What did Cavanis do all day? Brunetti asked himself. He visited a bar a few times, watched television, and drank. Is this what's left of life after retirement? Six hundred euros a month didn't permit much else, he had to remember. But still.

‘Did he ever mention an incident in Campo San Boldo, when he saved a girl's life?' Brunetti asked.

‘Yes, he told me about it when it happened, but he said it wasn't important. He said he dived in and pulled her out without thinking about it.' There was a long silence. ‘In fact, he laughed about it, said he was so drunk when it happened that he was lucky he didn't drown himself.'

‘Is that all he remembered?' Brunetti asked.

‘As far as I know, yes. It's all he ever told me about it, at any rate.'

‘Thank you, Signor dalla Lana,' Brunetti said and then, hoping that hearing a compliment for his friend would somehow comfort him, added, ‘It was a very brave thing for him to do.'

‘Yes,' dalla Lana said and broke the connection.

If Cavanis had told his best friend no more than this about the incident at San Boldo, that would be the end of that. Or it would be, were it not that Cavanis had also said he'd remembered something that was going to make him a lot of money and shortly afterwards had been found lying dead on the floor of his apartment, a knife driven into his neck.

Brunetti found himself thinking of Dante's belief that heresy was a form of intellectual stubbornness, the refusal to abandon a mistaken idea. In Dante's case, this path led to eternal damnation; in his own case, Brunetti reflected, intellectual stubbornness might well be leading him deep into the Dark Wood of Error. Saving part of Manuela from the waters of the canal was hardly the only thing Cavanis had done in his life; it need not have been the cause of his death. Drunks are reckless, thoughtless, rash. They drive off the road or into walls, they start fights they know they cannot win, and they say things that cannot be forgiven or forgotten. They menace and they brag, and very often they push people too hard or too far. Nothing linked his murder to the incident with Manuela ­Lando-­Continui. Nothing linked his murder to anything save Brunetti's own suspicions. This was real life, random and messy and uncontrolled.
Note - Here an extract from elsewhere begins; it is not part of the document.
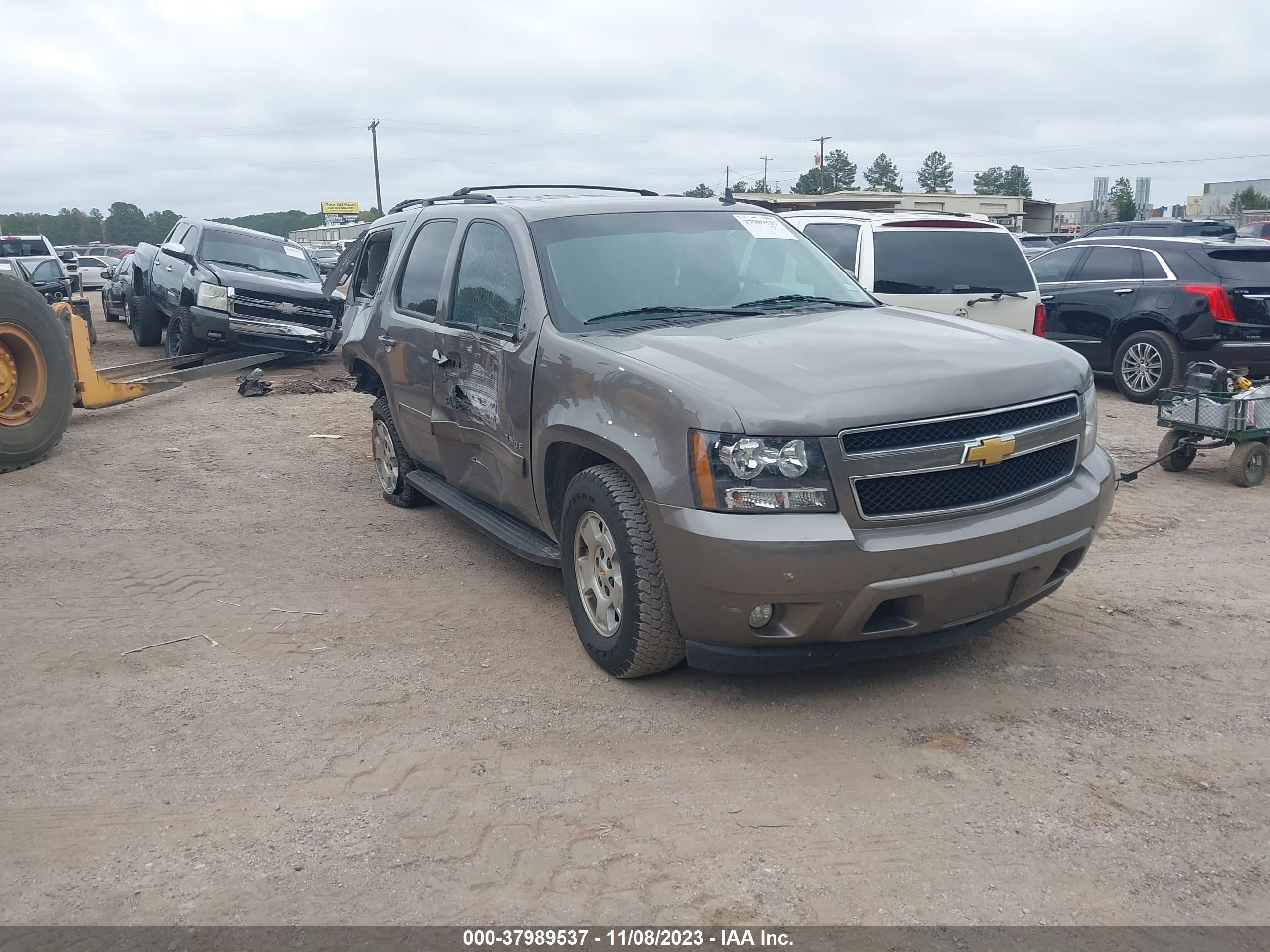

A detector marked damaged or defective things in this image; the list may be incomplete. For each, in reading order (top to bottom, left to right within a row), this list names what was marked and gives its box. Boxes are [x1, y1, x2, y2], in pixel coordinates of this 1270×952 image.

His phone rang. He answered with his name.

‘Get down here,' came the unconfoundable voice of his superior.

‘
Sì
,
Dottore
,' Brunetti said and got to his feet.

Signorina Elettra was still not at her desk, thus he went into the lion's den with no advance warning and no way to prepare his excuses and prevarications. Even before Brunetti was halfway across the room, Patta demanded, ‘Did you put her up to this?'

Patta's wife? Signorina Elettra? Contessa ­Lando-­Continui? Brunetti kept his face motionless.

‘I'm afraid I don't know what you're talking about, ­Vice-­Questore,' Brunetti said, for once telling Patta the simple truth.

‘This email,' Patta said, slamming his palm down on some sheets of paper at the centre of his desk. ‘From the Assistant to the Minister of the Interior, for God's sake. Do you know what this can do to my career?'

‘I must repeat, ­Vice-­Questore, that I know nothing about any email sent to you.' He looked Patta in the eye when he said this, hoping that the tactic he used when he lied to his superior would prove equally effective when he told the truth.

‘Don't lie to me, Brunetti,' Patta said.

‘I'm not lying, Dottore,' Brunetti answered. ‘I know nothing about that,' he said, daring to point at the papers in front of his superior.